I’m +1 to merge whatever you have now in devel since it’s not clear if we should change to another parametrisation ... increases the chances of me and other trying it out on a simulated CTA GPS or the real HESS GPS data.

I’ve discussed this with Axel a bit.

Probably both the Astropy and Sherpa parametrisation is unstable for roughly circular sources,
because the position angle jumps when one of the two width parameters gets larger than the other.

This might have been the problem when I tried to make a HESS survey catalog of elongated Gaussians,
and in any case for CTA Galactic analysis we want a tool gives robustly converging elongated model fits for all sources, even the ones that are roughly circular.

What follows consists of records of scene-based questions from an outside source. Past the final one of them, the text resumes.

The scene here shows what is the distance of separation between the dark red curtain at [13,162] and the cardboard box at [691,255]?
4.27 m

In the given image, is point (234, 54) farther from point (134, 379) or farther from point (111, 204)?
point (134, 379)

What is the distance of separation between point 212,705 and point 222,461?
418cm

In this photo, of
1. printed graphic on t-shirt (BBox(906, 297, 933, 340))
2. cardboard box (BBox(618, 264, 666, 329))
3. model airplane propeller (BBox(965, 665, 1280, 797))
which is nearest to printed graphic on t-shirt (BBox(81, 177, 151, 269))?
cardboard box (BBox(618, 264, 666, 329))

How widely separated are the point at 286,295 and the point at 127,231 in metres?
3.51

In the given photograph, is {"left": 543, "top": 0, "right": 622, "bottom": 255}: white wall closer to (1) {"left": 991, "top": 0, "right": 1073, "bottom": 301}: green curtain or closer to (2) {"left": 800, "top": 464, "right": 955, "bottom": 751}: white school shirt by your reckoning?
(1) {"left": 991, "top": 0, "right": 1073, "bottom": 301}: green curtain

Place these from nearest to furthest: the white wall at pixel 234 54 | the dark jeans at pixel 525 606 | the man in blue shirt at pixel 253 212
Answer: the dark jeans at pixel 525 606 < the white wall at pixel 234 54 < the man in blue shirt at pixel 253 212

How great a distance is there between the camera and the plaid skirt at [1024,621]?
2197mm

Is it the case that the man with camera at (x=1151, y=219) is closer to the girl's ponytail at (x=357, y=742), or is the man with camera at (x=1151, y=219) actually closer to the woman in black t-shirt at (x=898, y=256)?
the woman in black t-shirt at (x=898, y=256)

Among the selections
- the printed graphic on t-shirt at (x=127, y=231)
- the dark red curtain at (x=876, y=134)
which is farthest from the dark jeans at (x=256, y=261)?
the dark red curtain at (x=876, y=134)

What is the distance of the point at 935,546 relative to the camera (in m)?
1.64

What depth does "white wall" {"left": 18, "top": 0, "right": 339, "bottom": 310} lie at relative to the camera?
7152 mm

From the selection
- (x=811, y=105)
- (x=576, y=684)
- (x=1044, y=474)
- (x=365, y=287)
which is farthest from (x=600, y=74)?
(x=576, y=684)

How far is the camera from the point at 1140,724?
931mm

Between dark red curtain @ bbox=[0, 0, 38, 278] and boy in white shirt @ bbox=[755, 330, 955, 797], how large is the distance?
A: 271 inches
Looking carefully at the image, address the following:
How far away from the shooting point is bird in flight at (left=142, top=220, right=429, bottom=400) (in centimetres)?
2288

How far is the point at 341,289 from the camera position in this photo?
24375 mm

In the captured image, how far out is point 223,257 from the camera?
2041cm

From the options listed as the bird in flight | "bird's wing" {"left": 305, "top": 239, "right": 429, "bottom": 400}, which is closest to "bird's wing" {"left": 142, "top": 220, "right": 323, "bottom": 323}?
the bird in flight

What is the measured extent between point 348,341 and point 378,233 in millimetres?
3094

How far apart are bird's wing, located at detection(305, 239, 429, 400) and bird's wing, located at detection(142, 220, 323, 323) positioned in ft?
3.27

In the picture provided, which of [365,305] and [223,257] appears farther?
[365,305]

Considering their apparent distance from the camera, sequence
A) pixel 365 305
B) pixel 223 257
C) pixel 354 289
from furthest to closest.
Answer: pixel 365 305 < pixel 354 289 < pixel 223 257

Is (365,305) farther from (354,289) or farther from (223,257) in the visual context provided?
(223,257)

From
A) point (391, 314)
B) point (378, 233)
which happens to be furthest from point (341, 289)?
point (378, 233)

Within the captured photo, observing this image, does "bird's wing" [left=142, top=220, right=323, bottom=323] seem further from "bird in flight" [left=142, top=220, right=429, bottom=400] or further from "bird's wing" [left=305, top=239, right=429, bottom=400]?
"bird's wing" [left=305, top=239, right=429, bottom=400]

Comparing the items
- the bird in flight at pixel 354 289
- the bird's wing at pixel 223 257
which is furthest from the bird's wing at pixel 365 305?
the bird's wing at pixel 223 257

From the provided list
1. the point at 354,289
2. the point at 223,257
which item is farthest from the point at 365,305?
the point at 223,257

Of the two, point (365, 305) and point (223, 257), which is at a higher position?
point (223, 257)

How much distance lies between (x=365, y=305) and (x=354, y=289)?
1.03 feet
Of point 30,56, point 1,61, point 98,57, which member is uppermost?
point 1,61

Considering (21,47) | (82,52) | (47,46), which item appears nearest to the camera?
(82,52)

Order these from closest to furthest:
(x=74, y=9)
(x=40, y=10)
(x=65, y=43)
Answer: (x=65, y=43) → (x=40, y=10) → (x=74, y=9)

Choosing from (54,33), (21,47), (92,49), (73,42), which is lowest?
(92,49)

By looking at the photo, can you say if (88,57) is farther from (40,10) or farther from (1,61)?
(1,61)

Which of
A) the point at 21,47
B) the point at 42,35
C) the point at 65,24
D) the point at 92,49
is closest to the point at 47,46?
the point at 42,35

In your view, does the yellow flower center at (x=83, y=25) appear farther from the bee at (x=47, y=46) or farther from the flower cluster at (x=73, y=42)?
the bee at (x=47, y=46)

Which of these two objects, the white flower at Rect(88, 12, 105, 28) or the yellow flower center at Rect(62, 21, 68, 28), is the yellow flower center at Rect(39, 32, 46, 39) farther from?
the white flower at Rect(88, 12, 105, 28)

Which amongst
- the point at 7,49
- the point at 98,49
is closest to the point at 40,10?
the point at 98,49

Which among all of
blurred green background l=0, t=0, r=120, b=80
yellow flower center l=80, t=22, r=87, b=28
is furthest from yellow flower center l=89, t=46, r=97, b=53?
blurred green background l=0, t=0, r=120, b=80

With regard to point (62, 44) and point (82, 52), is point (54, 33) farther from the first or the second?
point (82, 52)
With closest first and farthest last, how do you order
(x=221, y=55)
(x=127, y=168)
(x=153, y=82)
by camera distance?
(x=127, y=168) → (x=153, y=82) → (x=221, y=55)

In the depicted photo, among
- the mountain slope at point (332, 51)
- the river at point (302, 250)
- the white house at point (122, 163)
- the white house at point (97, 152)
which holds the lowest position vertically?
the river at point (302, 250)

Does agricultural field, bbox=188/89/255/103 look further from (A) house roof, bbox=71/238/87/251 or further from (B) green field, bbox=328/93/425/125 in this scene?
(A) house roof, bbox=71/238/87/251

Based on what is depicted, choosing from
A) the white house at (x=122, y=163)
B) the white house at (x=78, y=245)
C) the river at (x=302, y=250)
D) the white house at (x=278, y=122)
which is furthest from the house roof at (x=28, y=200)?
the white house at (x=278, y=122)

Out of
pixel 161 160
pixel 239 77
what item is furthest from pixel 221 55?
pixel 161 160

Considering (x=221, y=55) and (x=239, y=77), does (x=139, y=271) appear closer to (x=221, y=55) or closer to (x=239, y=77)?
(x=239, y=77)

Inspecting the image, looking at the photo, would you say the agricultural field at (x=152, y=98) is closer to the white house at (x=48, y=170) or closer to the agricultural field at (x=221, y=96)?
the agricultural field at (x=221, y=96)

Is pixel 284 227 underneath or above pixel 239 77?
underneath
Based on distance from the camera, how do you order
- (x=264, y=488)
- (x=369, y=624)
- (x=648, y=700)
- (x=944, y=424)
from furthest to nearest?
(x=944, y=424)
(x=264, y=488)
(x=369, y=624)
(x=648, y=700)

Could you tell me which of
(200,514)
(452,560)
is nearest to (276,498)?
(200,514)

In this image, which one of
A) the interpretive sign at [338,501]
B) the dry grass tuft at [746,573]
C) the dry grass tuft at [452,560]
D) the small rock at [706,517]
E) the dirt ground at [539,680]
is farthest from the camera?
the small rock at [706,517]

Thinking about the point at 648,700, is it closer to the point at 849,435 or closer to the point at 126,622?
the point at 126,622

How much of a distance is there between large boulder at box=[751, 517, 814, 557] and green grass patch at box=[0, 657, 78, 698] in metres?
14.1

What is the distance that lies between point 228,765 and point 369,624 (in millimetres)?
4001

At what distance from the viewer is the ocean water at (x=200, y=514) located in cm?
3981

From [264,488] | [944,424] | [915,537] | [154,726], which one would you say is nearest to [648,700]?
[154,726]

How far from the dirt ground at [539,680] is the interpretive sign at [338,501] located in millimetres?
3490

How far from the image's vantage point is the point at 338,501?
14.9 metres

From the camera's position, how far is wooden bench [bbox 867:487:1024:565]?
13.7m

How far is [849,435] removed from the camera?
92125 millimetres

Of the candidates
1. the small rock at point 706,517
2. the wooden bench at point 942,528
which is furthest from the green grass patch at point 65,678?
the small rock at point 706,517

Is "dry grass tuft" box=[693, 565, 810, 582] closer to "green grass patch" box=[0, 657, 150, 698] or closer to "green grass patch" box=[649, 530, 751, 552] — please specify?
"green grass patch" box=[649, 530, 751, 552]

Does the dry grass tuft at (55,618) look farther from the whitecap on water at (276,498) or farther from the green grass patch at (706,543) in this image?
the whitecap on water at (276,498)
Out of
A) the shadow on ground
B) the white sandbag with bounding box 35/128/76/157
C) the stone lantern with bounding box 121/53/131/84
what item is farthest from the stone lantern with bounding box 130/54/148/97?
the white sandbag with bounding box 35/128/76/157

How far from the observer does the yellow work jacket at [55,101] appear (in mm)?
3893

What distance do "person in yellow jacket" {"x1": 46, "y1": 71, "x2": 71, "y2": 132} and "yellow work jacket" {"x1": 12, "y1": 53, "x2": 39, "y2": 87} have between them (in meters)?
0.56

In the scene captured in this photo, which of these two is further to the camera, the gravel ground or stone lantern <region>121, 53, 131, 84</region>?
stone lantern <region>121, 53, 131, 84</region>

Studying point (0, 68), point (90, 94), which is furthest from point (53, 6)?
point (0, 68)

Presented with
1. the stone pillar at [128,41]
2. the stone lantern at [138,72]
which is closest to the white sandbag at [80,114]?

One parametrisation that might be stable is CXX, CXY and CYY from SExtractor, see the section 10.6.1 in the manual:
https://www.astromatic.net/pubsvn/software/sextractor/trunk/doc/sextractor.pdf

It might be worthwile to use this internally or to implement this as an alternative parametrisation.
This is similar to spectral models where in some parametrisations problems occur, e.g. in the HESS software we have 2 power-law parametrisations and 3 exponential-cutoff power-law parametrisations implemented.

Thanks for discussing this. The actual implementation is in fact stable as there is no jump in position angle, but what is called major axis can in fact become smaller than the minor axis.

Why not change the names from “major” and “minor” to “axis1” and “axis2”? Accordingly, there would be no problem if one is larger than the other.

+1 to call the axes “A”, “B” or “1”, “2” instead of “major” and “minor” and then explain via documentation that the user has to look afterwards themselves which one is the major and minor one.

PS: the latest version of the branch can be seen here:
https://github.com/gammalib/gammalib/compare/1412-implement-GModelSpatialEllipticalGauss

Before making any decision I would like to analyse the real stability of the actual code (for example to see how an ellipse is fitted where the PA starting value differs by 45 degrees, etc.)

Alternatively, I’d like to try replacing minor_axis by eccentricity, i.e. minor_axis^2 = major_axis^2 (1 - eccentricity^2). This allows to constrain the eccentricity to the interval [0,1], making sure that the major_axis is always the major axis. I’d like to compare the stability of that approach to the actual implementation.